Die U-Bahn-Linie 1 sollte bis Warschauer Brücke verlängert werden und damit ein neuer Schnellbahnübergang geschaffen werden. Zum Ausgleich hierfür muß der Senat die Oberbaumbrücke sowohl als Denkmal als auch als nutzbare Brücke instandsetzen.

9. Potsdamer Platz

Der S- und U-Bahnhof Potsdamer Platz sollte im Zuge eines Gebietsaustausches oder durch Verhandlungen anderer Art dem West-Berliner Verkehr geöffnet werden.

10. S-Bahn

Der S-Bf. Bornholmer Straße sollte für das West-Berliner S-Bahn-Netz zur Verfügung stehen. Wünschenswert wäre hier eine Umsteigemöglichkeit auf das Ost·Berliner S-Bahn-Netz.

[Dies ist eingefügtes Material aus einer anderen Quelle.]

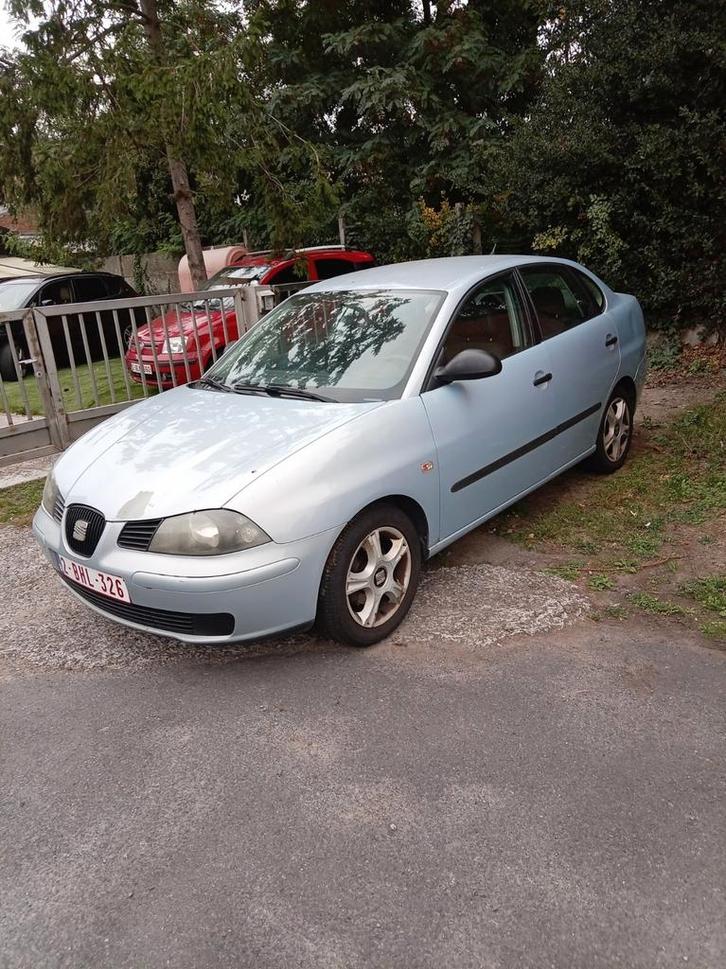 Seat Cordoba 1.4, Auto's, Seat, Particulier, Cordoba, Benzine, Euro 4, Handgeschakeld, Ophalen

Auf dem Stadtbahnsteig des Bahnhofs Berlin Friedrichstraße muß das zweite S-Bahn-Gleis wieder dem Betrieb [der S3] zur Verfügung stehen.

11. Müll

Die täglichen Mülltransporte müssen auf die Schiene verlagert werden. Gegebenenfalls müssen entsprechende Gleisanschlüsse vereinbart werden.

12. Gleisanschlüsse

Senat und Deutsche Reichsbahn sollten zusammen mit der Berliner Wirtschaft ein Konzept zur Öffnung bzw. Einrichtung von Gleisanschlüssen erarbeiten.

13. Denkmalpflege

Deutsche Reichsbahn und Landeskonservator sollten eine gemeinsame Kommission einrichten, die alle denkmalwürdigen Bauwerke auf Eisenbahn-Gelände ermittelt, erfaßt und konserviert.

14. Fahrgastverbände

Der Senat sollte mit der Deutschen Reichsbahn vereinbaren, daß ein ständiger Dialog zwischen Deutscher Reichsbahn und Fahrgastverbänden möglich wird.